He found an opportunity to exchange a few words with her before he left the King’s Arms, asking abruptly: “Shall I see you at the Colebatches’ ball?”

“Yes. I have been invited to go, and my kind mistress says I may—or, rather, insists that I must!”

En chaperon?”

“No, she goes herself, so I am to enjoy a holiday.”

“Then I shan’t cry off from it.”

He did not wait for an answer, but with a smile, and a brief handshake, took his departure.

The next hour was spent very agreeably by the rest of the party in various shops, where not only was a reticule found, and the satin exactly matched, but where Tiffany bought a pair of filigree earrings, and Miss Trent a spray of artificial flowers to wear with her only ball-dress. Lindeth’s presence added a good deal of gaiety to the expedition. He took a keen interest in the various purchases, but as he knew very little about feminine fashions he made some wonderful blunders, which rapidly induced a mood of hilarity in his companions. He also discovered a pastrycook’s shop advertising ice-creams; and as the ladies were all feeling hot, and a trifle weary, he experienced no difficulty in persuading them to enter it. Tiffany, puffing off her knowledge, said that it was just like Gunter’s: an inaccurate statement, but one which showed her to be in her best humour. Miss Trent thought that she had seldom spent a more pleasant day in her company.

After disposing of several lemon-flavoured ices, they left the pastrycook’s, and began to retrace their steps to the King’s Arms. The street was a busy one, and there was no room to walk four abreast, so the two girls went ahead, amicably discussing the latest modes, and Lindeth civilly offered his arm to Miss Trent. A picture hanging in the window of a print-shop caught his eye; he recognized the subject, which was the Dripping Well, and at once drew Miss Trent’s attention to it.

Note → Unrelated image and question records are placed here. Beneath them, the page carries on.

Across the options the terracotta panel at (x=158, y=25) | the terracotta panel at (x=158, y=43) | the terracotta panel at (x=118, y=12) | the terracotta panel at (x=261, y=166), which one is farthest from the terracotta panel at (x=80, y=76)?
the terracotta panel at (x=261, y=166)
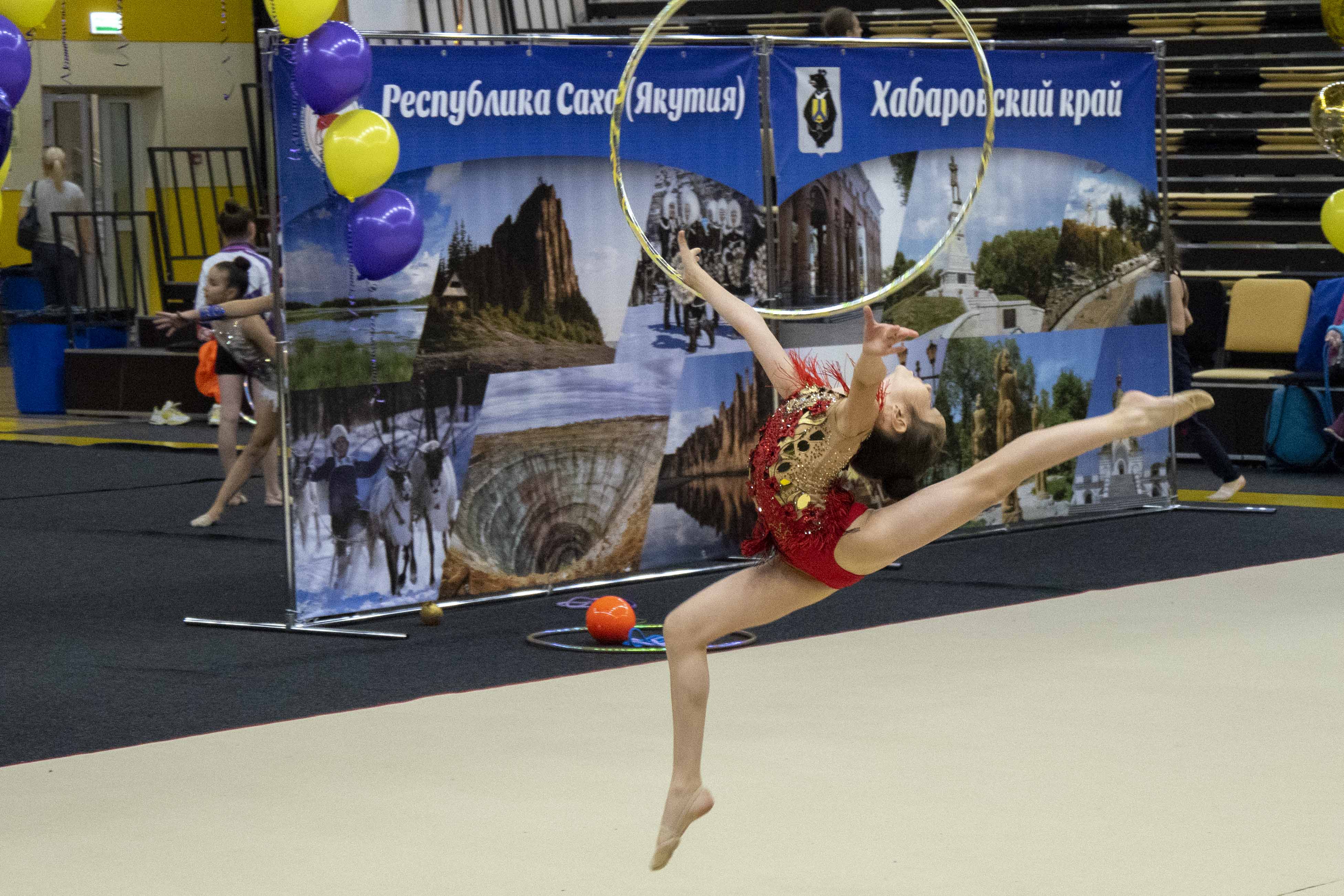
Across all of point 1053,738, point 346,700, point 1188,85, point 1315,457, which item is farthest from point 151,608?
point 1188,85

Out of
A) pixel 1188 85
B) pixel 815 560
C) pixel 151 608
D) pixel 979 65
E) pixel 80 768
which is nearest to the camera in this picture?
pixel 815 560

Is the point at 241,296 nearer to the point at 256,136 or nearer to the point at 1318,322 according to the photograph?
the point at 1318,322

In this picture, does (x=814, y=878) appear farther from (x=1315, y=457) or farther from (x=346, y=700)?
(x=1315, y=457)

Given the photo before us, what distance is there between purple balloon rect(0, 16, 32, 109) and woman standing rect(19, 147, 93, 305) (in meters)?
9.19

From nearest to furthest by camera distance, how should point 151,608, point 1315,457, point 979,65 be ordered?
1. point 979,65
2. point 151,608
3. point 1315,457

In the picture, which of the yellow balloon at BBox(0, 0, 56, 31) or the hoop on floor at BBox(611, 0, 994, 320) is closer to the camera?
the hoop on floor at BBox(611, 0, 994, 320)

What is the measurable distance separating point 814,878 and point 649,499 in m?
3.80

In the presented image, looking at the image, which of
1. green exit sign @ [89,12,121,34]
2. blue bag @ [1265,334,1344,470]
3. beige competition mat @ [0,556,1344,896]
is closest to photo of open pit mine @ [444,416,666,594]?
beige competition mat @ [0,556,1344,896]

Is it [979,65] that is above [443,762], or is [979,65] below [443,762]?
above

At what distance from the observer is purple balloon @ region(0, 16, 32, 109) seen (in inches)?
221

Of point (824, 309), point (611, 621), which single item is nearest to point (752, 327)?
point (824, 309)

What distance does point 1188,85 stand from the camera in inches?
560

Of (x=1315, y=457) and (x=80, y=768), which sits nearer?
(x=80, y=768)

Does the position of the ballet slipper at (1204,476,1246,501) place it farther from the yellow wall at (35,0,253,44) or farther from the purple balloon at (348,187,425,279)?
the yellow wall at (35,0,253,44)
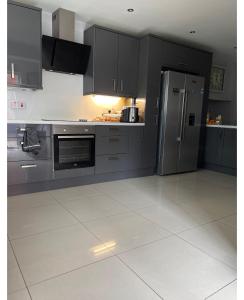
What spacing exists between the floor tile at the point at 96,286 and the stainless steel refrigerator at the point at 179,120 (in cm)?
264

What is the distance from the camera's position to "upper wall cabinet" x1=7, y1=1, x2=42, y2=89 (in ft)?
9.16

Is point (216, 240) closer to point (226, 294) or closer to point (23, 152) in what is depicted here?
point (226, 294)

It was while they were studying it that the harmony of the day was suddenly and rudely shattered. Some kind of a stir was taking place further up the street; there were shouts of: “Stop thief!” and as they looked quickly round a ragged urchin came into view, darting towards them with an apple clutched in his hand, and an expression of hunted terror in his starting eyes. He was dodging between the passers-by, and had almost reached Patience and Tiffany when a middle-aged citizen thrust his walking-cane between his legs to arrest his progress. A crashing fall was the inevitable result: the child, swerving to avoid the over-zealous citizen, pitched forward, not on the flagway but on to the cobbled street. A cry of protest had burst from Patience; parcels, parasol, and purse were flung away; and under Miss Trent’s horrified eyes she sprang into the road, snatching the urchin almost from under the hooves of a high-stepping chestnut harnessed to a tilbury, which was being driven at a spanking pace along the street. For a dreadful moment it seemed as if she must be trampled upon; then the chestnut reared up, snorting, and was miraculously swung to one side; and the driver of the tilbury, a natty young gentleman clad in raiment which, almost as clearly as his handling of the reins, proclaimed him to be a top-sawyer, added his voice to the general hubbub in a furious expletive. The next instant Lindeth had brushed past Miss Trent, racing forward to the rescue, and unceremoniously pushing Tiffany out of the way as he bent over Patience.

“Good God, Miss Chartley—! Are you hurt?”

She had dragged rather than lifted the urchin out of danger, and was on her knees, supporting him in her arms, and gazing down in horror at his face, down which blood was streaming from a gash on the forehead, but she glanced up, saying: “Oh, no, no! But this poor little boy—! Something to stop the bleeding—a handkerchief—anything!— Oh, pray, one of you—!”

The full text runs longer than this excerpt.